- **What is required**
Using the data below, copy out all lines with the word "entropy".

Data excerpts START

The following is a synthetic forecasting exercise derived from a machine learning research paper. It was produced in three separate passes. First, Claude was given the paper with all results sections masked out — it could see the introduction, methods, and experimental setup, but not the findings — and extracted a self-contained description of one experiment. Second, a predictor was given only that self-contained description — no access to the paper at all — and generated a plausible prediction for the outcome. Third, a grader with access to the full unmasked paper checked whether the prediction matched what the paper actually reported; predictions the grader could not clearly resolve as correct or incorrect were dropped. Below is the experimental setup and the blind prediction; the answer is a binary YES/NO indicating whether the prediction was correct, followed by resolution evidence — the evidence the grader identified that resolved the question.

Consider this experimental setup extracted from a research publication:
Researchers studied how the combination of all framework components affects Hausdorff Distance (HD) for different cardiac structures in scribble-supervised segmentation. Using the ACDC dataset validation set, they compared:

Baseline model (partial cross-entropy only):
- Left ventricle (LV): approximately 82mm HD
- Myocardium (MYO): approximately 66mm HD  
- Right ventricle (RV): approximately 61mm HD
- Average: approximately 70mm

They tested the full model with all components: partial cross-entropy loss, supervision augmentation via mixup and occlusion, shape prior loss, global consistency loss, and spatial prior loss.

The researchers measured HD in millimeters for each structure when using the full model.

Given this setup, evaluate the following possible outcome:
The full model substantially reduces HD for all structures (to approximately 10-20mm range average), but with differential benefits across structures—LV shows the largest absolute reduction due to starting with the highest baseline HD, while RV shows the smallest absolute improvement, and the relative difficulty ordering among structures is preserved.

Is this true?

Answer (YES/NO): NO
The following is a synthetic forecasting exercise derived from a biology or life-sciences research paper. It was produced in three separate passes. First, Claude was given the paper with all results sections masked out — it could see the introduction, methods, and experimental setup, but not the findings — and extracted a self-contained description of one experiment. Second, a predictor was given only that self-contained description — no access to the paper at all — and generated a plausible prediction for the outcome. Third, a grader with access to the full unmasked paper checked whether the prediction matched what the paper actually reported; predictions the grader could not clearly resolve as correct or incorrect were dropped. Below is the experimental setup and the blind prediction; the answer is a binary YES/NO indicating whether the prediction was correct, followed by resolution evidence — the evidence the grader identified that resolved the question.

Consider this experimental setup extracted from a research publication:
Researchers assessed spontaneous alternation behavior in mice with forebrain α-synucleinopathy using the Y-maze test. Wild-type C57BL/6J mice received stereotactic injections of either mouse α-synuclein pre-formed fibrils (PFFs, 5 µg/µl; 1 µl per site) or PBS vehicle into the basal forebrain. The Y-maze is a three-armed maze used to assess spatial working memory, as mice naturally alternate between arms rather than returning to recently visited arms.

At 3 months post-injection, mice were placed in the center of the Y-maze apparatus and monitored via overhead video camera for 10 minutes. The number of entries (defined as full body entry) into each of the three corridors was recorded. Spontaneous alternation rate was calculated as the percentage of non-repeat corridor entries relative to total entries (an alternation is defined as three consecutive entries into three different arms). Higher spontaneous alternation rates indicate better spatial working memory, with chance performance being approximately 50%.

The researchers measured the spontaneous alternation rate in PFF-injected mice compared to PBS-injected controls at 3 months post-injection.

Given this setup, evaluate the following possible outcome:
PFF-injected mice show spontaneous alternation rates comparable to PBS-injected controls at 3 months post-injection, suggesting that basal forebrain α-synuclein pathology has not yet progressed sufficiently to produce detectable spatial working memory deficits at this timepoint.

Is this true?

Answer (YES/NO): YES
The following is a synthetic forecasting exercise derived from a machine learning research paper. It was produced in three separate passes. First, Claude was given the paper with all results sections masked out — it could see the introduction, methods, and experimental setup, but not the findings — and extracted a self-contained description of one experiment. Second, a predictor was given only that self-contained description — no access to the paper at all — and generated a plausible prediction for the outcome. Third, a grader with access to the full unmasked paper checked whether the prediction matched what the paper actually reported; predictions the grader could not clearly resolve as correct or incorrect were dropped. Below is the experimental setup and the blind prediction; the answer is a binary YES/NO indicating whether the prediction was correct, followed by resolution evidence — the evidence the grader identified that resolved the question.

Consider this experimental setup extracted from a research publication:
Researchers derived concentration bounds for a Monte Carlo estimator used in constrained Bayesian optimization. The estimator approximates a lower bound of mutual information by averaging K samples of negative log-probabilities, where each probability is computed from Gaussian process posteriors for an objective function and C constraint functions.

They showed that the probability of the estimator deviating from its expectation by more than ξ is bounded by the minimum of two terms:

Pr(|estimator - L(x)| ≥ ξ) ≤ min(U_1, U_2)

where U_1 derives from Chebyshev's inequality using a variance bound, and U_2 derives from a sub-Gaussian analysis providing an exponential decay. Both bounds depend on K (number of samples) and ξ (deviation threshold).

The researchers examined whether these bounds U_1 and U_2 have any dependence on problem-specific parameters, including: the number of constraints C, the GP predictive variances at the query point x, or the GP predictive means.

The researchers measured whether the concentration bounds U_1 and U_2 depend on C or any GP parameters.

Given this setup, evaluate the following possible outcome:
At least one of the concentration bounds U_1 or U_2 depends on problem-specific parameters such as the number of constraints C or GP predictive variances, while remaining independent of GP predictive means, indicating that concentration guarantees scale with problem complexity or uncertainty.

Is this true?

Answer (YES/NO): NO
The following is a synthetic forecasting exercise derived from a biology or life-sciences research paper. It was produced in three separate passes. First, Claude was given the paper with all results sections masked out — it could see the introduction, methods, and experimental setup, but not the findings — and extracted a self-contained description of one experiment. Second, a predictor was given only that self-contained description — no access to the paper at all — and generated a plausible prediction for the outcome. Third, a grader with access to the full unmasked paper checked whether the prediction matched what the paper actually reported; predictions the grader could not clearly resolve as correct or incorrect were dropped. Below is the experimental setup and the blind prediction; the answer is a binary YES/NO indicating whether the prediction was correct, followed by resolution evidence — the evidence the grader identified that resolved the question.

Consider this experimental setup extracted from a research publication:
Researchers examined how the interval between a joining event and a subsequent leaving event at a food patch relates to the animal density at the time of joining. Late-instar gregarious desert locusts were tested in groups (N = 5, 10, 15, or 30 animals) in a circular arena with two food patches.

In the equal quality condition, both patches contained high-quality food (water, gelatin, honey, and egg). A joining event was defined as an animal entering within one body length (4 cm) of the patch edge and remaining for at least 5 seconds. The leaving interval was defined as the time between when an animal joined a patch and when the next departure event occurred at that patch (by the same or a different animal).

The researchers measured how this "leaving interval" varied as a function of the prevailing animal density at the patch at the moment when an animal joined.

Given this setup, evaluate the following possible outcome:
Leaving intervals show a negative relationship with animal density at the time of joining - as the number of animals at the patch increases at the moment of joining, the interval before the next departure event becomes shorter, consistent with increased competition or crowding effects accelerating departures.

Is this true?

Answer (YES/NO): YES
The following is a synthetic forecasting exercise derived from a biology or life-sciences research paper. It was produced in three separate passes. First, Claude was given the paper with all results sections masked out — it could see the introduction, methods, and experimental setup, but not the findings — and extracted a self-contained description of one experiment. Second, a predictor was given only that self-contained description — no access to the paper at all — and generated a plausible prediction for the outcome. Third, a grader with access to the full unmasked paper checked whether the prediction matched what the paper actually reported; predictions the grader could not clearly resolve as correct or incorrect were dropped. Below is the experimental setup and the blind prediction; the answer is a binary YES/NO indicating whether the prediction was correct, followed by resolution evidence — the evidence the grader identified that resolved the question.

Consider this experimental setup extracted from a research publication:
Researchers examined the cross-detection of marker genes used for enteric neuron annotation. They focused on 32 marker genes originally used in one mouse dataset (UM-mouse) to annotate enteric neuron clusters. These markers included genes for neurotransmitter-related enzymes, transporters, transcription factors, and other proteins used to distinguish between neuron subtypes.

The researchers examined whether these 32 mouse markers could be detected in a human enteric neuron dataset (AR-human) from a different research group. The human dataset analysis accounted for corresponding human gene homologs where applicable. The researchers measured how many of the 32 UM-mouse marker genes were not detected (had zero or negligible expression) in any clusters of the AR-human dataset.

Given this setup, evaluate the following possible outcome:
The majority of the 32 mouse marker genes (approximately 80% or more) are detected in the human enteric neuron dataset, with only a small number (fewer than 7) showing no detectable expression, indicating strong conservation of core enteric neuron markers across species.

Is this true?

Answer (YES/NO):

Data excerpts END

- **Task output**
Baseline model (partial cross-entropy only):
They tested the full model with all components: partial cross-entropy loss, supervision augmentation via mixup and occlusion, shape prior loss, global consistency loss, and spatial prior loss.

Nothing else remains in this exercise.